Già nel 2017 il Banchiere scrittore Beppe Ghisolfi, svolgendo una lectio alla scuola D’Azeglio di Torino, aveva definito tali monete digitali al pari di una “scommessa” con tutte le conseguenze del caso. La spiegazione nel best seller Lessico finanziario dove la definizione viene sviluppata dallo specialista Paolo Tasca, direttore del centro di tecnologia blockchain dell’università di Londra.

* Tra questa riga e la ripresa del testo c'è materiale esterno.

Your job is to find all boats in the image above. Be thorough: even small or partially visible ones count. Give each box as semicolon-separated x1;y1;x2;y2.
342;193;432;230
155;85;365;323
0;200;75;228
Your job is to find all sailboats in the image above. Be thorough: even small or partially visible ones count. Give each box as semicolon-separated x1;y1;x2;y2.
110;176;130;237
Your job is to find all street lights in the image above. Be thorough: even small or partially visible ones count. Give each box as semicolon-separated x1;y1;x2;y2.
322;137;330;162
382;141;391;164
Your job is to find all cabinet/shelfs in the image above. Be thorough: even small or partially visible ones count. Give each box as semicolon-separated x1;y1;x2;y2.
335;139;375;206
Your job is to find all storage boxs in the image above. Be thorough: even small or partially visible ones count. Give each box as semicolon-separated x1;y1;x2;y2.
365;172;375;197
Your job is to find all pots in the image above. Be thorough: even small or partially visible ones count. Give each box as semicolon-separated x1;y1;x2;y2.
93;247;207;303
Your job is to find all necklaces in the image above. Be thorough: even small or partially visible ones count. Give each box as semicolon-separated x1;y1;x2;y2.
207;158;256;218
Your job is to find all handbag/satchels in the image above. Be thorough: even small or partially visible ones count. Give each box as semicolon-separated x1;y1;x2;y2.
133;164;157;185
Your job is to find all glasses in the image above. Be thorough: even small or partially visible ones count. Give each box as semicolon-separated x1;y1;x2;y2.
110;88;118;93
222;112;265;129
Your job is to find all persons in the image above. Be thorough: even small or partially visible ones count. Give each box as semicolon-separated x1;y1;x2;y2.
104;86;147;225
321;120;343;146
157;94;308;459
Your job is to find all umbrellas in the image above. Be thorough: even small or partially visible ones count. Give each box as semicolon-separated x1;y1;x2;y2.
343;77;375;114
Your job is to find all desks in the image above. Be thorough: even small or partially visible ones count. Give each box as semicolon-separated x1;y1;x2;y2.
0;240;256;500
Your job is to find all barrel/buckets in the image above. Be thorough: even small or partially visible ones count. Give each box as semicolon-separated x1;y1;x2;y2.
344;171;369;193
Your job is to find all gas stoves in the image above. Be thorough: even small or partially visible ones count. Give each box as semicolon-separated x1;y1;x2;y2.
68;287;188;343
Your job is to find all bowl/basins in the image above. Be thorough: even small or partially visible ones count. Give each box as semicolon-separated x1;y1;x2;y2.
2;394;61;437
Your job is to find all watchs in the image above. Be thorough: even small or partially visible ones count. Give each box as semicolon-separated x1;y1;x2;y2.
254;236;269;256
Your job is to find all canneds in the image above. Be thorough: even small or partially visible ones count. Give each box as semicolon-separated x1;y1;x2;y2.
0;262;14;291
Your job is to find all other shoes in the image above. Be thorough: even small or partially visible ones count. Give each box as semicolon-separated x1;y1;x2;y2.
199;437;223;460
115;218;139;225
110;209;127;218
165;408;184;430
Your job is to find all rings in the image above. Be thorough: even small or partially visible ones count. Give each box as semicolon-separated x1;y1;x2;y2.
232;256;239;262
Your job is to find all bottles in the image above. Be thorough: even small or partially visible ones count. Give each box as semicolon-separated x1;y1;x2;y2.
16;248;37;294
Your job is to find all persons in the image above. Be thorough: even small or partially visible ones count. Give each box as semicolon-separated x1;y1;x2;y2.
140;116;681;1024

Le criptomonete non sono, né mai potrebbero esserlo, un bene rifugio contro fenomeni recessivi come un alto tasso di inflazione.
Quanti, alle prese con la già in sé non semplice cognizione del funzionamento dei sistemi monetari tradizionali gestiti dalle Banche centrali e commerciali fisiche, avevano immaginato una forma di “democrazia valutaria” non più centralizzata, a livello statale o europeo per esempio, ma decentrata nei registri digitali e immutabili delle blockchain (letteralmente, “catena di blocchi”), dovranno rapidamente riprendere i Manuali di educazione finanziaria e i testi delle lezioni svolte dal Banchiere internazionale e scrittore Beppe Ghisolfi fin dal 2017: anno in cui criptomonete parevano essere sinonimo di Bitcoin (e viceversa) quando invece se ne potevano fin da allora censire all’incirca un migliaio sebbene il Bitcoin rappresentasse oltre il 40 per cento del mercato delle “cripto”.

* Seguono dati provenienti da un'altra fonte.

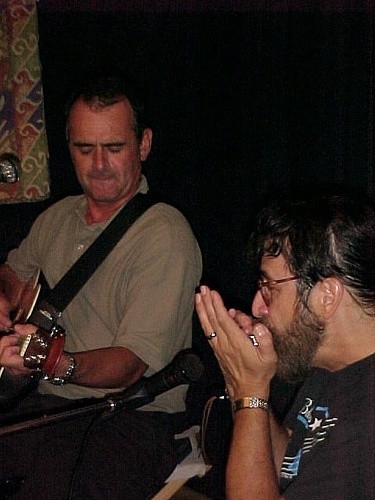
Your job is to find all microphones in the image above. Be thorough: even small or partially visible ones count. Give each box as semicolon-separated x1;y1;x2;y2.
90;348;205;428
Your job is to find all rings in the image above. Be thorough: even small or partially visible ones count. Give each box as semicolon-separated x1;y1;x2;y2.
203;330;217;341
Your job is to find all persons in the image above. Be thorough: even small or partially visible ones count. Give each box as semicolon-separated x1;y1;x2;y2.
0;77;202;500
195;192;374;500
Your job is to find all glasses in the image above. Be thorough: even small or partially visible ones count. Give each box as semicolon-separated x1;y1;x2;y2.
257;273;310;309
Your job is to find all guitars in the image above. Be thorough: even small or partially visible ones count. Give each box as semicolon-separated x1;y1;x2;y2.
0;267;61;403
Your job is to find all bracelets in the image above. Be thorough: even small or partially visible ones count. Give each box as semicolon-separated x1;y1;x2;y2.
230;397;270;417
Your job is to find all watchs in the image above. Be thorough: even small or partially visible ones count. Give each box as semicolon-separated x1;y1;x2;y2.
40;349;77;386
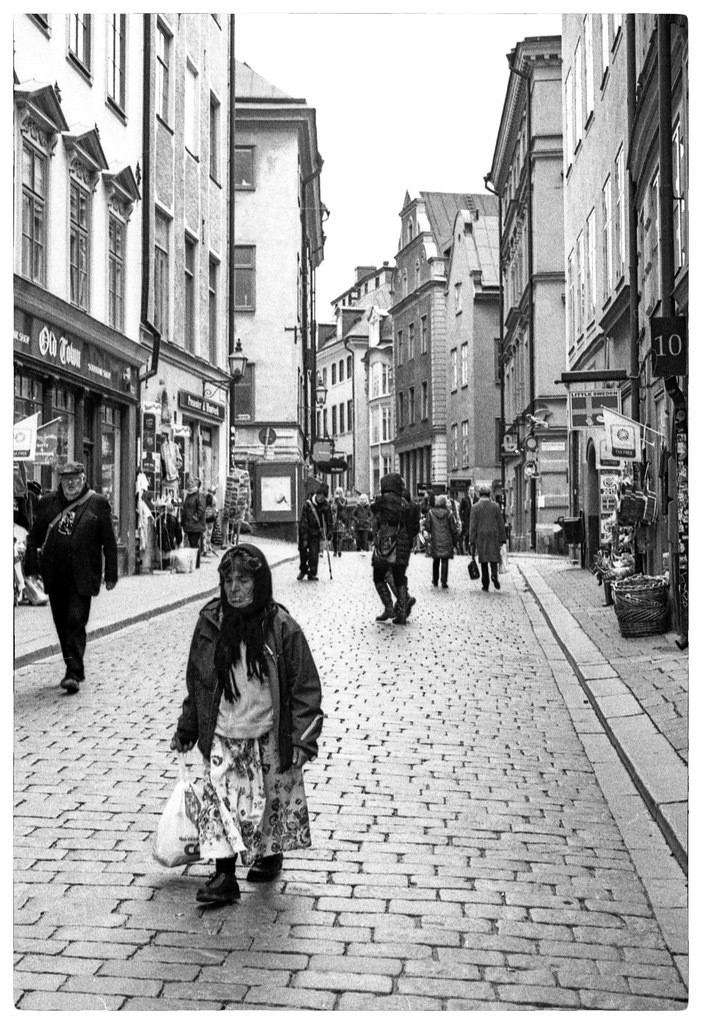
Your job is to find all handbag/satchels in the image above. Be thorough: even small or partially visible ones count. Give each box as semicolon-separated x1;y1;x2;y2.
152;751;202;868
370;523;398;568
422;528;437;557
499;544;510;574
468;556;480;580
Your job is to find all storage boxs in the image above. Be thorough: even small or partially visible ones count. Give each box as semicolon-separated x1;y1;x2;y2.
168;548;200;574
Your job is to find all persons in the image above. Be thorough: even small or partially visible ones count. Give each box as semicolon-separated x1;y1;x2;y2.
297;473;507;625
169;544;324;903
181;478;216;568
22;463;118;693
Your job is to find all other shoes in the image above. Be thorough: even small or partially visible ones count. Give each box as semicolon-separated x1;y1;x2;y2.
60;672;85;695
442;583;449;588
196;870;241;902
308;576;319;580
246;852;284;882
481;585;488;592
491;574;501;589
297;571;305;580
431;580;438;586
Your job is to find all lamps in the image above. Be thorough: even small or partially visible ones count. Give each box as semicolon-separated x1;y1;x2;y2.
202;338;249;398
297;380;328;410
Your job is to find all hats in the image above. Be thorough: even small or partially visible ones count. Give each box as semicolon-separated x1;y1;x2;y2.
57;461;84;475
316;483;329;498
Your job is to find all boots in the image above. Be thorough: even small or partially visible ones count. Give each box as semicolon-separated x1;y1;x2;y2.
376;576;398;623
392;584;408;625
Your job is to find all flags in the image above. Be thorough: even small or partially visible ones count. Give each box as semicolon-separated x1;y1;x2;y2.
591;407;641;471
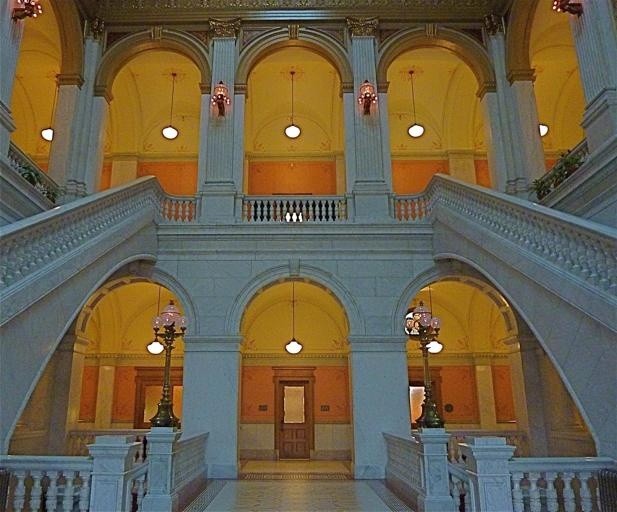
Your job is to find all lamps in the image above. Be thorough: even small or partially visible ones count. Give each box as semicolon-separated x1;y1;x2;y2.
212;80;230;118
402;298;446;432
149;298;188;428
356;79;380;115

A inizio dicembre del 2017, nel corso di una lectio di alfabetizzazione economica preordinata a Torino, agli alunni della scuola D’Azeglio, assieme alla fondazione FEDUF – ABI, il Professor Ghisolfi ebbe a definire la criptovaluta non un bene rifugio, bensì a tutti gli effetti, anche e soprattutto tecnici, una “scommessa” fortemente influenzata dagli andamenti dei titoli delle società tecnologiche, a propria volta condizionate da fattori come i costi dell’energia elettrica – fattore decisivo per fare funzionare le “miniere” digitali per la produzione delle cripto – o la crisi nell’approvvigionamento di qualche minerale o “terra rara”, come il litio o il rame, fondamentale per realizzare i congegni elettronici e di trasmissione.
Alcuni esperti di economia delle monete decentralizzate sono arrivati, in recenti dichiarazioni rilasciate ai giornali, a comparare il calo verticale delle criptovalute, stimato in molte decine di miliardi di dollari, alla grande crisi delle obbligazioni derivate e sovrane del periodo 2007-2011. Un dato è più che certo: in nessuna epoca storica si è mai avuto il caso di monete veramente indipendenti, basti pensare al petrodollaro o a quando vigeva la parità con l’oro; è sempre esistito il collegamento con qualche tipo di bene preesistente di riconosciuto valore economico e sociale.
Ragione per cui, nel corso della propria relazione all’assemblea della Consob, la commissione di vigilanza sulle società e la Borsa, il Presidente Paolo Savona ha parlato espressamente della necessità di regolamentare un settore altrimenti passibile di diventare un “azzardo” per quanti decidano di investirvi i propri risparmi di moneta tradizionale.